Toxic Brain
Toxic Brain

Reputation: 83

How can I make shell script to recursively scan a directory and add certain files based on their name patterns to Git?

How can I make shell script to recursively scan a cloned Git directory and remove certain files based on their name patterns? If the file meet any of the below condition,

  1. the file name length is more than 150 characters. I don't mind the script include or exclude the extension. I don't need that much accuracy. An approximate number ~150 is enough.
  2. The file contains a : (colon) in its file name.

If any of the file matches, it should be executed with git rm </path/to/file/file name>

Thanks in advance.

Upvotes: 0

Views: 221

Answers (1)

Shawn
Shawn

Reputation: 52579

Use find for the scanning:

find . -regextype egrep \( -name .git -prune \) -o \
       \( -type f -regex '.*(:[^/]*|[^/]{151,})$' -exec git rm '{}' \+ \)

(Do a dry run without the -exec bit first to make sure it works as desired, of course)

Note: This assumes GNU find, since you tagged the question linux.

This tells find to skip any .git subdirectories, and for all other regular files in the directory tree, if the last /-separated component (The filename + extension if any) has a colon or 151 or more characters in it, pass it off to git rm.

» Explore the material
**1.** In the Git cleanup thread, what does the answer say to do before running the command with the -exec part?
**2.** Copy the passage from the Git cleanup thread starting with "How can I make shell script to recursively scan a directory" and going on through "number ~150 is enough.".
The saved entries play no part in this exercise.

Saved entries
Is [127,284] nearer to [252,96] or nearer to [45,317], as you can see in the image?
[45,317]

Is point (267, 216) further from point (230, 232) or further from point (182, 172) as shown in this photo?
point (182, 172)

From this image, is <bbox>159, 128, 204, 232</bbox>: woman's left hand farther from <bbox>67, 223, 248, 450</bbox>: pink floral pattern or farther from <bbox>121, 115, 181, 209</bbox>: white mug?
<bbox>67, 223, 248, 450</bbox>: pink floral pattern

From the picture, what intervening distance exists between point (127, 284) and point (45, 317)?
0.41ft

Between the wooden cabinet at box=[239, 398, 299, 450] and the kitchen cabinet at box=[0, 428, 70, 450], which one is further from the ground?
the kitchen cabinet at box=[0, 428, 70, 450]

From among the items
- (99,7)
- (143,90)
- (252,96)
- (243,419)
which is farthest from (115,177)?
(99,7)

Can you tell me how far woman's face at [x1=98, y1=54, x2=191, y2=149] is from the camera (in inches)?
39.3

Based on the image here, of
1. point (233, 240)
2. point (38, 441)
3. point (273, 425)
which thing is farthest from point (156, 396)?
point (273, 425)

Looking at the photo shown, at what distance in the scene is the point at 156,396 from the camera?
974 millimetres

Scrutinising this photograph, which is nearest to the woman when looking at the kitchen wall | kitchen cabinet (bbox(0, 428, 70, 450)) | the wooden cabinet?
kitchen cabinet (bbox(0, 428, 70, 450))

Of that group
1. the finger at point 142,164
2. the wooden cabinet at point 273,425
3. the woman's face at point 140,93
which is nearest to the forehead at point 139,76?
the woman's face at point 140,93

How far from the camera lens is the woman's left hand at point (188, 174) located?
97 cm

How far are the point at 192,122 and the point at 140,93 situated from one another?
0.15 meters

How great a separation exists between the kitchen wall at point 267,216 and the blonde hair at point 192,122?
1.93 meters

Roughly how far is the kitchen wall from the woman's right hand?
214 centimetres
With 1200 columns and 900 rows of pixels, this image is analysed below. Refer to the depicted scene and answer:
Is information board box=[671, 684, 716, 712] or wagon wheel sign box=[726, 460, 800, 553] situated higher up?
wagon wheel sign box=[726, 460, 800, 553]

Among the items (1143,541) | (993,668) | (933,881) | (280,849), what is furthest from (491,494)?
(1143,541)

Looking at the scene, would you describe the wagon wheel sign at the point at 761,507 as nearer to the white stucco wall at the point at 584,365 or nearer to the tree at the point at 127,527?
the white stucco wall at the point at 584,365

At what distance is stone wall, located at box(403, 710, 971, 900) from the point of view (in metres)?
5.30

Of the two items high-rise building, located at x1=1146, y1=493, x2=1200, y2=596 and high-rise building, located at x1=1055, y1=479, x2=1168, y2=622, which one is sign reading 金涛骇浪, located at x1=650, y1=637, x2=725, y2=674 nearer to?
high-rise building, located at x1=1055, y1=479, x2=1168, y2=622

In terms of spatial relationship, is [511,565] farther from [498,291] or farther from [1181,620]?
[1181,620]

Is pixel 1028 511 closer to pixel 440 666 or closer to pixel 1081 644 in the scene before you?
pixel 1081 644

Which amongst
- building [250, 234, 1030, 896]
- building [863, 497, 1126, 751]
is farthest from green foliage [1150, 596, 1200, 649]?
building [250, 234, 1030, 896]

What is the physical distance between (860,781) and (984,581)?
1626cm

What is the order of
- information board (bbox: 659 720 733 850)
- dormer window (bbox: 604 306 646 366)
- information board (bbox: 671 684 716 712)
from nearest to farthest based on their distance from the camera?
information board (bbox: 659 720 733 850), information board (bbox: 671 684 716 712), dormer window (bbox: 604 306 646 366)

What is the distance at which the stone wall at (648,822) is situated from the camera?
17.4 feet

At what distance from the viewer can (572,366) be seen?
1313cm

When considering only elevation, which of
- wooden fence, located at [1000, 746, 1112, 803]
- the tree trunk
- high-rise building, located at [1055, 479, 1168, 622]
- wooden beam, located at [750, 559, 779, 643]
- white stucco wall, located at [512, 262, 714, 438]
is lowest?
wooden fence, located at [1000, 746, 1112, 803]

» Solutions to each task
**1.** Do a dry run without the -exec bit to make sure it works as desired.

**2.**
How can I make shell script to recursively scan a directory and add certain files based on their name patterns to Git?

How can I make shell script to recursively scan a cloned Git directory and remove certain files based on their name patterns? If the file meet any of the below condition,

  1. the file name length is more than 150 characters. I don't mind the script include or exclude the extension. I don't need that much accuracy. An approximate number ~150 is enough.